On ne peut dès lors que s'indigner du silence coupable de ceux qui, notamment dans les médias et réseaux sociaux, sont si prompts à s'offusquer de l'interdiction du port du hijab et de l'abaya pour les jeunes filles en France. Comme l'a récemment déploré la championne afghane de taekwondo Marzieh Hamidi, réfugiée en France et menacée de mort sur notre territoire, le plus choquant est « l'absence totale de soutien des féministes en France » dans son combat pour dénoncer les pratiques barbares des talibans.

Pourtant, malgré les dangers et la répression, les femmes afghanes continuent de lutter comme elles le peuvent contre ce « cadre institutionnalisé d'apartheid sexiste », selon l'expression de l'ONU. Certaines s'activent sur les réseaux sociaux pour faire entendre leur voix et se filment en train de chanter, en réponse aux lois talibanes qui les en empêchent. Celles qui ont réussi à s'expatrier contribuent aussi à dénoncer le régime afghan, notamment les blogueuses, artistes, sportives et journalistes. En France, la chaîne de télévision « Begum TV », de création récente, s'adresse aux jeunes filles et aux femmes afghanes (en matière d'éducation, conseils de santé, droits des femmes) qui vivent encore sous le joug des talibans.

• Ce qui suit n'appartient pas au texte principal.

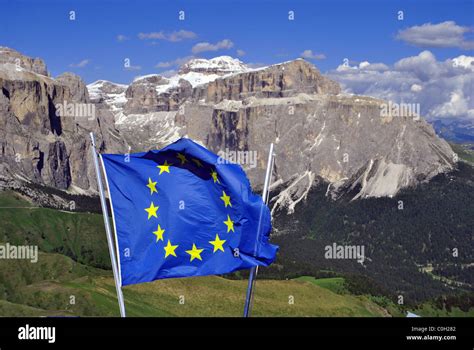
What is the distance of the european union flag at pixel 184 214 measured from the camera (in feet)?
95.4

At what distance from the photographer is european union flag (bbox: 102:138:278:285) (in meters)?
29.1

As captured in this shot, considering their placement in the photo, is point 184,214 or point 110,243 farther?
point 184,214

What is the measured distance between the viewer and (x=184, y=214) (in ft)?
96.9

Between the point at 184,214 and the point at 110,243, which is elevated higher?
the point at 184,214

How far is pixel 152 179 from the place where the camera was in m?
29.9

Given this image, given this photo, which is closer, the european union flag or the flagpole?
the flagpole

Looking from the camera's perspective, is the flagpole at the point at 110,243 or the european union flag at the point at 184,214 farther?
the european union flag at the point at 184,214
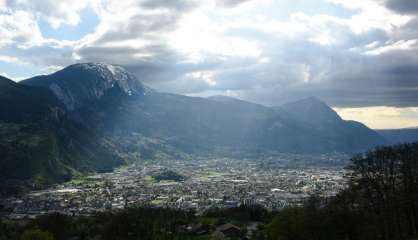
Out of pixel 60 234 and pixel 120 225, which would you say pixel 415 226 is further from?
pixel 60 234

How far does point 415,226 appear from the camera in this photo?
2606 inches

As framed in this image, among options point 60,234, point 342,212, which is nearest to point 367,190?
point 342,212

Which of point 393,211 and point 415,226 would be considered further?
point 415,226

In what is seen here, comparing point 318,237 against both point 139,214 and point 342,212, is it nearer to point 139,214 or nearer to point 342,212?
point 342,212

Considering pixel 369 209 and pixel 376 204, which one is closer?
pixel 376 204

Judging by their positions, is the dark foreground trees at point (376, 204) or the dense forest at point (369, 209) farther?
the dense forest at point (369, 209)

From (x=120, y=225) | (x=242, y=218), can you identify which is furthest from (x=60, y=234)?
(x=242, y=218)

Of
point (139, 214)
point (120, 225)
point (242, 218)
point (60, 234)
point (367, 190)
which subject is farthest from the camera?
point (242, 218)

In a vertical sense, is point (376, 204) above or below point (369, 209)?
above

La France a certes condamné officiellement les violations des droits des femmes et des filles par les talibans et s'est associée à diverses actions internationales, comme la Résolution n° 2681 adoptée par le Conseil de sécurité le 27 avril 2023 condamnant la décision prise par les talibans d'interdire aux femmes afghanes de travailler pour l'ONU et appelant à la fin des « politiques et pratiques qui restreignent le plein exercice par les femmes et les filles de leurs droits humains et de leurs libertés fondamentales ». L'Union européenne a aussi condamné à diverses reprises les restrictions à l'encontre des femmes afghanes. Mais les talibans n'entendent pas céder à un ordre international « occidentalisé » qu'ils rejettent.

À ces femmes « invisibilisées », nous devons notre soutien. Leur sort ne doit pas sombrer dans l'oubli. Il ne doit pas devenir celui de jeunes filles françaises dans certains quartiers communautarisés. C'est pourquoi, concrètement, cette proposition de résolution européenne permet de marquer l'attachement du Sénat à la condition des femmes afghanes et invite le gouvernement français et l'UE à accroître la pression sur le régime tyrannique des talibans.